===== Provided material =====

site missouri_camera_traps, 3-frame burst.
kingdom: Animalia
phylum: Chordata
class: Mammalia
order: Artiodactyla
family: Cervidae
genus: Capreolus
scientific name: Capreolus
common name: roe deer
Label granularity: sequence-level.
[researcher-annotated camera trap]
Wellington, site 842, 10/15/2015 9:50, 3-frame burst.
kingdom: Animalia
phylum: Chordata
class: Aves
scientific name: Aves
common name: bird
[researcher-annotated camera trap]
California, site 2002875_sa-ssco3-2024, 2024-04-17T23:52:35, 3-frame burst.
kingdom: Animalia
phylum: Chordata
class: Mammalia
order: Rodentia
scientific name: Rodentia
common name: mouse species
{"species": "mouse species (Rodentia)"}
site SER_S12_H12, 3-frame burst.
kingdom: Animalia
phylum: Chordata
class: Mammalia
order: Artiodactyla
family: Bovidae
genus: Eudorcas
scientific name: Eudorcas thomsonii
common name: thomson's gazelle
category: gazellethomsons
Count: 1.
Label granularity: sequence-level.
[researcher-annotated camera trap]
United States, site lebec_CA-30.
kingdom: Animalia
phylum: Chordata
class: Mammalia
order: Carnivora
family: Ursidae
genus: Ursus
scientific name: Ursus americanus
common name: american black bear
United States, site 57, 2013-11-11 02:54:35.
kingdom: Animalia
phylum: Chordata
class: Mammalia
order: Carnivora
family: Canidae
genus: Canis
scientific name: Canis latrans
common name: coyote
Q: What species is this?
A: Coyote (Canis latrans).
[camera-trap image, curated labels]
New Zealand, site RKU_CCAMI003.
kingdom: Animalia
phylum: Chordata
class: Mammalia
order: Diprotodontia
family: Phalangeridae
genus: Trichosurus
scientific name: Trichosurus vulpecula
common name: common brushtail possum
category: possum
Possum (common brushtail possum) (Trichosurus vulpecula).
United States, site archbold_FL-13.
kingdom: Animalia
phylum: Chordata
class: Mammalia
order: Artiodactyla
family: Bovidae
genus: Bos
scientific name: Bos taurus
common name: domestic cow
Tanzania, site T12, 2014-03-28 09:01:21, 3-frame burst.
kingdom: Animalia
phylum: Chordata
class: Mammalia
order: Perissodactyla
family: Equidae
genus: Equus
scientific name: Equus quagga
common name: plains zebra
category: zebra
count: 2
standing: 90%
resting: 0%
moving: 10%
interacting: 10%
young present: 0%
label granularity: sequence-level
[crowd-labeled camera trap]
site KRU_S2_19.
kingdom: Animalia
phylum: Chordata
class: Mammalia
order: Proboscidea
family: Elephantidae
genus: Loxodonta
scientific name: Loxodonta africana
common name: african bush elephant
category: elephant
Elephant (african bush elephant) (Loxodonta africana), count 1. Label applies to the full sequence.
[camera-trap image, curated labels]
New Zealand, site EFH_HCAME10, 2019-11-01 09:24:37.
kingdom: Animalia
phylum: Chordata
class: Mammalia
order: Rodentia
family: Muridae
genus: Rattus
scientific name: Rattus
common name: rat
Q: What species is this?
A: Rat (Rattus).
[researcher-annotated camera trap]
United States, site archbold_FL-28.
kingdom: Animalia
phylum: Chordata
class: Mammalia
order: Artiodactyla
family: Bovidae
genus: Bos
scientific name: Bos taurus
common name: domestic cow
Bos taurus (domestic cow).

=====

## What is required
Looking at the material, work out the number of lines holding "burst", and write that number alone.

## Result of this task
5